Stéphane Juffa a d'abord répondu en rappelant qu'Israël avait toujours été menacé, depuis sa naissance. L'arsenal du Hezbollah est bien inférieur à celui d'une armée arabe comme celle de la Syrie. Contrairement à Israël, il ne possède pas d'artillerie, pas de chars, pas d'aviation. Surtout, il faut considérer au niveau stratégique une guerre dans sa globalité : on ne peut pas empêcher l'ennemi d'avoir des moyens pour nuire, mais ce qui compte au final c'est le résultat ; si on considère la dernière guerre avec le Hamas, l'ennemi a été capable d'envoyer des roquettes jusqu'à la fin, mais - d'après mon invité - il ne lui en restait qu'un millier au moment du cessez-le-feu, donc ce fut une défaite militaire écrasante. Le Hezbollah «risque de disparaître» à l'issu de la prochaine guerre, mais mon invité a tout de même dit qu'Israël - et singulièrement la zone frontalière où il vit - passerait par des moments très durs ; des infrastructures seraient détruites, et surtout la Metula News Agency évalue le nombre de tués entre 250 et 5.000, civils comme militaires.

 

Faute de temps, hélas, nous n'avons pas vraiment  évoqué la guerre potentielle avec un autre ennemi potentiel, le fameux «Daesh» ou Califat islamique. La frontière syrienne s'est réchauffée, les islamistes du Front el Nosra ont chassé les casques bleus,  il y a eu  plusieurs incidents graves où des drones puis un avion syrien ont été abattus par des missiles Patriot. On a l'impression cependant que l'ennemi prioritaire pour Israël reste l'axe chiite, l'alliance Iran-Hezbollah-Syrie. Or de plus en plus de voix se font entendre en Occident pour dire que «l'ennemi de mon ennemi étant mon ami», il ne faut plus considérer cet axe comme une menace.

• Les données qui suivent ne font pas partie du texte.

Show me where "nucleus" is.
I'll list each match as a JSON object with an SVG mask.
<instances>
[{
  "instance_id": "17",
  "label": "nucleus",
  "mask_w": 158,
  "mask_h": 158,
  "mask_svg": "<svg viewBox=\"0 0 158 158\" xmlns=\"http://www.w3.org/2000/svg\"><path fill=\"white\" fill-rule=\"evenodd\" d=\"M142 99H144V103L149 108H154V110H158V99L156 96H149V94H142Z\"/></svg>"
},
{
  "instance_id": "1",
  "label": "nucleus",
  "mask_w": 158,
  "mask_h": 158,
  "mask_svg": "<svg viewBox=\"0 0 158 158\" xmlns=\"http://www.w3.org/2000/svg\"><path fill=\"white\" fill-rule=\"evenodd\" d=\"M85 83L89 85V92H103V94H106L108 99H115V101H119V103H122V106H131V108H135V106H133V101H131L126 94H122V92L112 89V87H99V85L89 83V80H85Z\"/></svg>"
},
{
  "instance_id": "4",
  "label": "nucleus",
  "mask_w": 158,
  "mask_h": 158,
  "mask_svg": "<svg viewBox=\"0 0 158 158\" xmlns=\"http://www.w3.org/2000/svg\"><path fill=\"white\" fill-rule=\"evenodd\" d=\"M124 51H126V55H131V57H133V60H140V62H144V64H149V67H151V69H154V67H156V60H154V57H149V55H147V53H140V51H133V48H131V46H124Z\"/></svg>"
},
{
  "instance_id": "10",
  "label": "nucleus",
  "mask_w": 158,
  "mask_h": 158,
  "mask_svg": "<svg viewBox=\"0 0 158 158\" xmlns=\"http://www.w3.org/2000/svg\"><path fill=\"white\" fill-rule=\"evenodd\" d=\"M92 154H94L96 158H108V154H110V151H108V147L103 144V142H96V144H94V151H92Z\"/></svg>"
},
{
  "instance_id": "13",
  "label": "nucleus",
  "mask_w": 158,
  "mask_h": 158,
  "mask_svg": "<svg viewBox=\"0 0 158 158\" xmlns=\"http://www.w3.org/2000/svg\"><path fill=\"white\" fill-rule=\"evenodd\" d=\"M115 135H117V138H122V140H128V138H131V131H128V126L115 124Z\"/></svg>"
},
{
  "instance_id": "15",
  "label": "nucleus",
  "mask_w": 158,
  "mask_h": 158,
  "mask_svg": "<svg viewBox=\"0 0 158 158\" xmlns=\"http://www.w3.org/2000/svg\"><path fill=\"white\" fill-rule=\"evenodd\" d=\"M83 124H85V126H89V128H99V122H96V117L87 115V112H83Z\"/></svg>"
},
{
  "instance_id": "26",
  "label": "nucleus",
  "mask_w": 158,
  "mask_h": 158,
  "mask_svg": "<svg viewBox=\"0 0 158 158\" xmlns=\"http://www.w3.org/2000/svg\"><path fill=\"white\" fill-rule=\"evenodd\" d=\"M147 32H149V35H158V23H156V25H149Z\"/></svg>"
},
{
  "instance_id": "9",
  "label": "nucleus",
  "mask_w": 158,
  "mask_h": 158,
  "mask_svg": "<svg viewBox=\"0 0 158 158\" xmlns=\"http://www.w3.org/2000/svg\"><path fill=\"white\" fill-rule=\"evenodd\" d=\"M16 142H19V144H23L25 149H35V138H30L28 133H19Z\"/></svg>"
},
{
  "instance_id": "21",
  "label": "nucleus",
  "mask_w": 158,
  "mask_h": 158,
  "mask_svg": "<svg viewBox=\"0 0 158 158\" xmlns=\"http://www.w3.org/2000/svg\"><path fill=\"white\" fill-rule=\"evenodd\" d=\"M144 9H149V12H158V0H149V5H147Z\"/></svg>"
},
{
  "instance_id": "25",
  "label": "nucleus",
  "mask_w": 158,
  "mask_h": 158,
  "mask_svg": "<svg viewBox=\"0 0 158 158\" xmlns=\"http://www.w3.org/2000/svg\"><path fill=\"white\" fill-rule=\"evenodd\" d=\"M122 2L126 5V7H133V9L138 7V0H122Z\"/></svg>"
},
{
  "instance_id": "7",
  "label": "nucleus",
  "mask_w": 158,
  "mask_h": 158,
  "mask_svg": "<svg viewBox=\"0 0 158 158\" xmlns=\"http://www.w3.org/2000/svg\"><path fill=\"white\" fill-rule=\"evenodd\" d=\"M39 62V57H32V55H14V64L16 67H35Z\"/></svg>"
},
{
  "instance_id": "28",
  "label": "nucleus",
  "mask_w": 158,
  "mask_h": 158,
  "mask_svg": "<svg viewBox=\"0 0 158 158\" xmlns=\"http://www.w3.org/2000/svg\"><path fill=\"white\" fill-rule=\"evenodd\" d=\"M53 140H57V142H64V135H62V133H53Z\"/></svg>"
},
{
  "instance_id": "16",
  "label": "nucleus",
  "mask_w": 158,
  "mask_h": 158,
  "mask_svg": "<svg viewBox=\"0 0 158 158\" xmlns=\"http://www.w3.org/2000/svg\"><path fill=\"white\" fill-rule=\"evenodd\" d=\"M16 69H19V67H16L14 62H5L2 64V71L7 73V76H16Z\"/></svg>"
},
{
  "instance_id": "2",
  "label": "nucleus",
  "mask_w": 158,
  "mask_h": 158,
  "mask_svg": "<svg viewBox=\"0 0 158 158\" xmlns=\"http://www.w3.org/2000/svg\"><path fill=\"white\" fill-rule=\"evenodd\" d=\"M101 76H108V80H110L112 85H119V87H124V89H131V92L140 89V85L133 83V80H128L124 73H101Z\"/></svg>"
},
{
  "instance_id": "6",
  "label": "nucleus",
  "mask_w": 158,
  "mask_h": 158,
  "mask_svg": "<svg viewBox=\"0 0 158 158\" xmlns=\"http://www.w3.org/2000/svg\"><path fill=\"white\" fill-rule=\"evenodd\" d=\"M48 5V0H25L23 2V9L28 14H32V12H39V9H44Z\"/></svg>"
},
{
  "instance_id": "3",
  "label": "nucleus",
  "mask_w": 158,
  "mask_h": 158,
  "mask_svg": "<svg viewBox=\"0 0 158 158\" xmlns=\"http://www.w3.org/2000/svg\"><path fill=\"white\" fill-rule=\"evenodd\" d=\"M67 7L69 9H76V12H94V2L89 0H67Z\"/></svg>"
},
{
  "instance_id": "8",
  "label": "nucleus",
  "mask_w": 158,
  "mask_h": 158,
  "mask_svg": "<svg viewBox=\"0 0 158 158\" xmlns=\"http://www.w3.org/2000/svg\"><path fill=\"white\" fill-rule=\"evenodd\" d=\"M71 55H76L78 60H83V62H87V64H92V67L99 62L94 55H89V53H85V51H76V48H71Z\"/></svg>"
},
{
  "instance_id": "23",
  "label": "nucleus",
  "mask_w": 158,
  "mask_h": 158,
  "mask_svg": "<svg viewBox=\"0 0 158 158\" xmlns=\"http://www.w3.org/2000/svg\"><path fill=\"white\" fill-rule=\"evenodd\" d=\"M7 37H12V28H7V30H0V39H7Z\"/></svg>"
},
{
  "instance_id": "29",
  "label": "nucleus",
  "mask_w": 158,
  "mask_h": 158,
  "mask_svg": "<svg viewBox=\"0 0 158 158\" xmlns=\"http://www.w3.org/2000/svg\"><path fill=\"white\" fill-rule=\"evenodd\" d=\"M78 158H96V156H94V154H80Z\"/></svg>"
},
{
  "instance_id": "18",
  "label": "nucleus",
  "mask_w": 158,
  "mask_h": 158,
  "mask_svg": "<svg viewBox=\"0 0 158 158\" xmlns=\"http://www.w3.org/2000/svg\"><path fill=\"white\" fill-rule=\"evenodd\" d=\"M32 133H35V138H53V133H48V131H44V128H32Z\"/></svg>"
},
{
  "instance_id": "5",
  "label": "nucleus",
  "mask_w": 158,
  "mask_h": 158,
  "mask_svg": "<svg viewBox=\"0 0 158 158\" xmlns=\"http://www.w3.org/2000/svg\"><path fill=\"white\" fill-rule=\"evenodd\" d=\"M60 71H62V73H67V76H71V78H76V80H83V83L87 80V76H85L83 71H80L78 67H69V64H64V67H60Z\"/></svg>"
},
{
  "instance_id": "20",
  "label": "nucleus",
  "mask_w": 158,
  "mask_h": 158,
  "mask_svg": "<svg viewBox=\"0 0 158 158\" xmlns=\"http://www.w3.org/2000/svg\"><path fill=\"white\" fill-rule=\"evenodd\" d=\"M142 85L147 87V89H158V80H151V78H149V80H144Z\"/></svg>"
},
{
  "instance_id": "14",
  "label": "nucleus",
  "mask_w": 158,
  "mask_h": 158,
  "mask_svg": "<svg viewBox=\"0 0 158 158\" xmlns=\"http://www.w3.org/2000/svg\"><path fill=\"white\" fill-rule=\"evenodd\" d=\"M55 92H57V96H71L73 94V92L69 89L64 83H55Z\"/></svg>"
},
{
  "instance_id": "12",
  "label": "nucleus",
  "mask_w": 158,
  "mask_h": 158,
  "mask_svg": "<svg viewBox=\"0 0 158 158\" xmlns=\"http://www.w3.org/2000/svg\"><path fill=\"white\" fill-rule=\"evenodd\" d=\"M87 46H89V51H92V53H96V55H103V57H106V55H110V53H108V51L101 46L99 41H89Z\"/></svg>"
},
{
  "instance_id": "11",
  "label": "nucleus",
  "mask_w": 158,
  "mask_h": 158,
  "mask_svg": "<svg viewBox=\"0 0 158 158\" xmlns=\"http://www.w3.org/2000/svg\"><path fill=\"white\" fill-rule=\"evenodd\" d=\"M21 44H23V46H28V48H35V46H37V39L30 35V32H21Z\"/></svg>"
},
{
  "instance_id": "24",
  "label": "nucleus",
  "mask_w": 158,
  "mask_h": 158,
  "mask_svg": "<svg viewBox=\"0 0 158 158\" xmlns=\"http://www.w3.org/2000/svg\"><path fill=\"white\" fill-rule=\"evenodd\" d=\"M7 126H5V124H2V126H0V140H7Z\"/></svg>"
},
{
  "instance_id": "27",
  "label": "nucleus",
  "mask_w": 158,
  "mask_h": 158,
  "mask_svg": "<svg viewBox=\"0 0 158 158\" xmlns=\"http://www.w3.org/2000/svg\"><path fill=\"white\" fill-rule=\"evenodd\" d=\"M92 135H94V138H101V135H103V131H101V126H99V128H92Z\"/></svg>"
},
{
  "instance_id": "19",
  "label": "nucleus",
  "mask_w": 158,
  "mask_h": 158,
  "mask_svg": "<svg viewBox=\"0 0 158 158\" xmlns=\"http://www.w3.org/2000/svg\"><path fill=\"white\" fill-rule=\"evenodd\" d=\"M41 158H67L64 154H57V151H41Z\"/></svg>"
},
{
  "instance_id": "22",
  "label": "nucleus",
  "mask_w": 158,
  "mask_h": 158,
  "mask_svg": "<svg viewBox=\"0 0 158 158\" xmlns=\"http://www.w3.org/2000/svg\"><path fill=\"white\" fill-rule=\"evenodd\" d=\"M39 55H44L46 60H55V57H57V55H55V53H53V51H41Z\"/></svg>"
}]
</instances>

Quelle est l'évaluation stratégique d'Israël ?

 

Stéphane Juffa a confirmé ce que tous les analystes du pays pensent : la menace principale c'est l'Iran, qui possède des missiles balistiques, une marine, une industrie d'armement, un très bon niveau technologique, peut-être demain un armement nucléaire. Même s'il faut contrer l'Etat Islamique, les alliés occidentaux de l'État hébreu doivent bien réaliser que là est le principal danger.